• _DIRECTIVE 1_: According to the blog post about the title "Munchausen Adventures," which military did the German baron join after serving as a page?

• _EXCERPT PROVIDED_:
╔══

I know many of my readers don't know why I have kept the title of my travel blog as "Munchausen Adventures." As a child I saw a movie which stayed with me till date. It was about the adventures of a German Baron
Karl Friedrich Hieronymus, Freiherr von Münchhausen (11 May 1720 – 22 February 1797) (often spelled Munchausen in English) was a German baron born in Bodenwerder, who in his youth was sent to serve as page to Anthony Ulrich II, Duke of Brunswick-Lüneburg, and later joined the Russian military. He served until 1750, in particular taking part in two campaigns against the Ottoman Turks. Returning home, Münchhausen supposedly told a number of outrageous tall tales about his adventures. He died in his birthplace of Bodenwerder.

╚══

• _DIRECTIVE 2_: Update the records from their first line through the line that contains "- eyeglasses, located", replacing "nearest" with "closest" and leaving everything else unchanged.

• _RECORDED INFORMATION_:
╔══

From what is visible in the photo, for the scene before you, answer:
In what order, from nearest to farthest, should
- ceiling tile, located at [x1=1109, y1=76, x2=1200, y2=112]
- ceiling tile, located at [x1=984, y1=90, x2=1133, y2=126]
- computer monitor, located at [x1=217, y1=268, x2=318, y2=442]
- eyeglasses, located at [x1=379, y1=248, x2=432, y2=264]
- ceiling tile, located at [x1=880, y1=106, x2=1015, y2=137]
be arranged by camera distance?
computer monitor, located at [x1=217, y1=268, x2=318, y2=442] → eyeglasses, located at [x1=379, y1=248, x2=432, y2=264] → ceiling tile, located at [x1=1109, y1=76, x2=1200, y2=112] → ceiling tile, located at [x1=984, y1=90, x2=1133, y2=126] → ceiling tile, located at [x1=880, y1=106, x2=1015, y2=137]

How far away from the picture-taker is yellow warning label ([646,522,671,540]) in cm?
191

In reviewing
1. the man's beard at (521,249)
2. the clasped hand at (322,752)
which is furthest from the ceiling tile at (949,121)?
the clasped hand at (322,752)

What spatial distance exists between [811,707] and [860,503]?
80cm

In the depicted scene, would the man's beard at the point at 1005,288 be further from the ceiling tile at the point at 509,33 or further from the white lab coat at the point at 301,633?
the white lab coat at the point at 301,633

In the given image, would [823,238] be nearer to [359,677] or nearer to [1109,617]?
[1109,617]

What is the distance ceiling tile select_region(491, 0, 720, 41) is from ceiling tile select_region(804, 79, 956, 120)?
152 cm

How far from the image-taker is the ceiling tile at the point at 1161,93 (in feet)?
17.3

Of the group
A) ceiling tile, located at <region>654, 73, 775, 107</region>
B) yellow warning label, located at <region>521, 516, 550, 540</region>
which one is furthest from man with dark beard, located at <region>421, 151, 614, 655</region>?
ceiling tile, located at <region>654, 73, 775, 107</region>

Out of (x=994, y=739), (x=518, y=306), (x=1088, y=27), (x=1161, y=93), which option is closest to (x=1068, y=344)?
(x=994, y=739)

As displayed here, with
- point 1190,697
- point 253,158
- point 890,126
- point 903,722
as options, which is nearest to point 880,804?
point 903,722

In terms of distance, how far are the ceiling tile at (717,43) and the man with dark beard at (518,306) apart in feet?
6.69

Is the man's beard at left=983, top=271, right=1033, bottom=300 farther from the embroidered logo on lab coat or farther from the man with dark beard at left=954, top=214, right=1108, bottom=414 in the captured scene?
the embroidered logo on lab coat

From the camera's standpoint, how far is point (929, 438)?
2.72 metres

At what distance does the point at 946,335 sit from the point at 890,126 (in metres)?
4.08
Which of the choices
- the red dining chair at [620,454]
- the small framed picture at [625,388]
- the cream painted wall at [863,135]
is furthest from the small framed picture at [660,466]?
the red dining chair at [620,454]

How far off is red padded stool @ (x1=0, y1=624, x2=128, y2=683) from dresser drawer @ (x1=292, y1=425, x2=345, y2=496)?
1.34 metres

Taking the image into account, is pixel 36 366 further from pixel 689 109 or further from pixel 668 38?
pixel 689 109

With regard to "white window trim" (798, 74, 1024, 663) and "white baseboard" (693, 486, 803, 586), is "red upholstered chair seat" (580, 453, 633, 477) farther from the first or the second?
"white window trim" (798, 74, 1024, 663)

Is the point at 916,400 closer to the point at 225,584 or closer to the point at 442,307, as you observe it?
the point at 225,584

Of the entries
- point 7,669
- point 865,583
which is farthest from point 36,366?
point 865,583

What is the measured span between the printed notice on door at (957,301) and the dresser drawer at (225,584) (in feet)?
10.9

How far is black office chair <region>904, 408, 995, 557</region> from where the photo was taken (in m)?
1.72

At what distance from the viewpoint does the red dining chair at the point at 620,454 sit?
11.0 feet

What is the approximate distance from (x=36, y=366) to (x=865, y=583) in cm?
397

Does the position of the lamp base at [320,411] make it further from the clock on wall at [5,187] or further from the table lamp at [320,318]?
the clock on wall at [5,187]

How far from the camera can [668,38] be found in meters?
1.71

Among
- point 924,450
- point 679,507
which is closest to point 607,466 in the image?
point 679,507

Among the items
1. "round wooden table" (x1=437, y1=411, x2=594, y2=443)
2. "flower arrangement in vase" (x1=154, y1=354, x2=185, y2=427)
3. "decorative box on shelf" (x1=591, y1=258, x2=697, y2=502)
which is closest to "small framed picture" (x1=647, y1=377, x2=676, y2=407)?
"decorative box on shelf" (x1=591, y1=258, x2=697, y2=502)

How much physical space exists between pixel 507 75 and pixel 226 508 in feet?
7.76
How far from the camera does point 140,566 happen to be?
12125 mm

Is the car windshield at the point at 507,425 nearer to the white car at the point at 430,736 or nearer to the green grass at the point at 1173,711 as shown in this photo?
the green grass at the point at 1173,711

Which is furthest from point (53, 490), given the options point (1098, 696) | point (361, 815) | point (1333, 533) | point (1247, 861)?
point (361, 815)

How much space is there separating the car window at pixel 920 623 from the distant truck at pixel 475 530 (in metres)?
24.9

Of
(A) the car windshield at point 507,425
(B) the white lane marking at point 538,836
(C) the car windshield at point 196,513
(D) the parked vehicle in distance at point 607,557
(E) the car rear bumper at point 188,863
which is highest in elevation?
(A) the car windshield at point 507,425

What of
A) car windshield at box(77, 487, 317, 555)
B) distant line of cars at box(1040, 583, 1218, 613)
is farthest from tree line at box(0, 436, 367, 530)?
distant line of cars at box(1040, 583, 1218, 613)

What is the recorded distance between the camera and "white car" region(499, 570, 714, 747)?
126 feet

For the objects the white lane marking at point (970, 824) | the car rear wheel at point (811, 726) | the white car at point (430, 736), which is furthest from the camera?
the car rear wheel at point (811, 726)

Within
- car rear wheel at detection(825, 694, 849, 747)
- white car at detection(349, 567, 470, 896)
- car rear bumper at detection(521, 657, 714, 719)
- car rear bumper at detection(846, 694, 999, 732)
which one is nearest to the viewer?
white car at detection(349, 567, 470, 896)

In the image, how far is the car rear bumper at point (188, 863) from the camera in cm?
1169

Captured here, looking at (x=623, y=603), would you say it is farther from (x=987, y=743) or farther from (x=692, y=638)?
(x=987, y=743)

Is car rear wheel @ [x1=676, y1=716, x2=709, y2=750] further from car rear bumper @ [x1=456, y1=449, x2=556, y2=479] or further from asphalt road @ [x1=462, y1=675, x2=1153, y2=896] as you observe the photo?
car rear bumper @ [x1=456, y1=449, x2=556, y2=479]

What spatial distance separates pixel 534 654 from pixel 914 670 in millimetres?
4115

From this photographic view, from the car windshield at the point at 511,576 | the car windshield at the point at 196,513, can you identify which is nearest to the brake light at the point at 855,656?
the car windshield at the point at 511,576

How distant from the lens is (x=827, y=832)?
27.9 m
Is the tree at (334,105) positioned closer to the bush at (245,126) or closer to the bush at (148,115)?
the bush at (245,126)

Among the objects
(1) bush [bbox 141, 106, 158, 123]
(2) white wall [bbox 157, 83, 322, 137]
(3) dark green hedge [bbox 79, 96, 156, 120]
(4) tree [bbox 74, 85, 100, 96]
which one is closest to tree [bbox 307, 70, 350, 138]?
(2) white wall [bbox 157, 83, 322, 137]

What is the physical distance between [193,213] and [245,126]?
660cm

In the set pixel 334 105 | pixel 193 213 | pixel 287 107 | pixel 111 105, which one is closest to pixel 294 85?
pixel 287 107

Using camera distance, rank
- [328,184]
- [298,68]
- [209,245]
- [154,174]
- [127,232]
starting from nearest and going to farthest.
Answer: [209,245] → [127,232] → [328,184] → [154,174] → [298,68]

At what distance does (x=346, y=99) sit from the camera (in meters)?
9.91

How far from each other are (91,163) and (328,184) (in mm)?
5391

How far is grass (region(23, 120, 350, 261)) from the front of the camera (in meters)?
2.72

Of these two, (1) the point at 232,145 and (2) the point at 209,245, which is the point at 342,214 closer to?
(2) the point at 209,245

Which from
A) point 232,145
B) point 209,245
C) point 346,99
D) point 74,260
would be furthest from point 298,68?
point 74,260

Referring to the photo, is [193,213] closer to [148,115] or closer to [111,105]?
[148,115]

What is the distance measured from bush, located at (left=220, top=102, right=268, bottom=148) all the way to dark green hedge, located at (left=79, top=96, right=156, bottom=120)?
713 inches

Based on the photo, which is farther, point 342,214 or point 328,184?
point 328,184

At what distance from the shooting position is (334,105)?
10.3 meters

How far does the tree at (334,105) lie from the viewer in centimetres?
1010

╚══

• _FINAL RESULT 1_: The Russian military.

• _FINAL RESULT 2_:
From what is visible in the photo, for the scene before you, answer:
In what order, from closest to farthest, should
- ceiling tile, located at [x1=1109, y1=76, x2=1200, y2=112]
- ceiling tile, located at [x1=984, y1=90, x2=1133, y2=126]
- computer monitor, located at [x1=217, y1=268, x2=318, y2=442]
- eyeglasses, located at [x1=379, y1=248, x2=432, y2=264]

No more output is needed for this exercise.